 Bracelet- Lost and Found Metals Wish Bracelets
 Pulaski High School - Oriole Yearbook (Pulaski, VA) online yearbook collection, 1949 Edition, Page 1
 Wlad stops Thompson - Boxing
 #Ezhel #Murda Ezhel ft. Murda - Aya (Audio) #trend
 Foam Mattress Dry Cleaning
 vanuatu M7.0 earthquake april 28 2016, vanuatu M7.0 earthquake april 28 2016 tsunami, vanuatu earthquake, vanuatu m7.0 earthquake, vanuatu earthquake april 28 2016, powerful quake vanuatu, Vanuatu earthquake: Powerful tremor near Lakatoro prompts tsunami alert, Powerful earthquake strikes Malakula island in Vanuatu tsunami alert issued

━━━━━━

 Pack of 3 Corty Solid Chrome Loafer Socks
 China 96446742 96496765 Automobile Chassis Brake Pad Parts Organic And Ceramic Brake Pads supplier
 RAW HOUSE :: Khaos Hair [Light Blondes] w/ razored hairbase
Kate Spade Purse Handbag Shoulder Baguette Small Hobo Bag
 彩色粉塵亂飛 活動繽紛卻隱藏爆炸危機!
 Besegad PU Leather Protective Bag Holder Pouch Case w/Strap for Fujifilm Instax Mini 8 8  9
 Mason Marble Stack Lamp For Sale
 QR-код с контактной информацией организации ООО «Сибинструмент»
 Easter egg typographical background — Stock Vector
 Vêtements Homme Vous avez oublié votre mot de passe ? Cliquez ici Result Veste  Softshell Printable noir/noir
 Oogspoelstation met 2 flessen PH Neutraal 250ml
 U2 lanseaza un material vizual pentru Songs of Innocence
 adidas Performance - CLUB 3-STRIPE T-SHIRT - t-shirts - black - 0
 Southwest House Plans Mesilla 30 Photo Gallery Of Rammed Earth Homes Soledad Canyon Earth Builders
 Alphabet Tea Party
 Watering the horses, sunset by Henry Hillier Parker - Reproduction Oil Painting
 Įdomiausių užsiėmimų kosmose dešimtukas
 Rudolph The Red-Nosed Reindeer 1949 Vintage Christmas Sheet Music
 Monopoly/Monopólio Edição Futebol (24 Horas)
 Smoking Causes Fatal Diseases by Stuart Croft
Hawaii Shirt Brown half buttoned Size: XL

━━━━━━

**Action item:**
From the records above, copy out the line with "Easter egg typographical", the line with "Rudolph The Red-Nosed", and every line between them, word for word.

**Exercise result:**
 Easter egg typographical background — Stock Vector
 Vêtements Homme Vous avez oublié votre mot de passe ? Cliquez ici Result Veste  Softshell Printable noir/noir
 Oogspoelstation met 2 flessen PH Neutraal 250ml
 U2 lanseaza un material vizual pentru Songs of Innocence
 adidas Performance - CLUB 3-STRIPE T-SHIRT - t-shirts - black - 0
 Southwest House Plans Mesilla 30 Photo Gallery Of Rammed Earth Homes Soledad Canyon Earth Builders
 Alphabet Tea Party
 Watering the horses, sunset by Henry Hillier Parker - Reproduction Oil Painting
 Įdomiausių užsiėmimų kosmose dešimtukas
 Rudolph The Red-Nosed Reindeer 1949 Vintage Christmas Sheet Music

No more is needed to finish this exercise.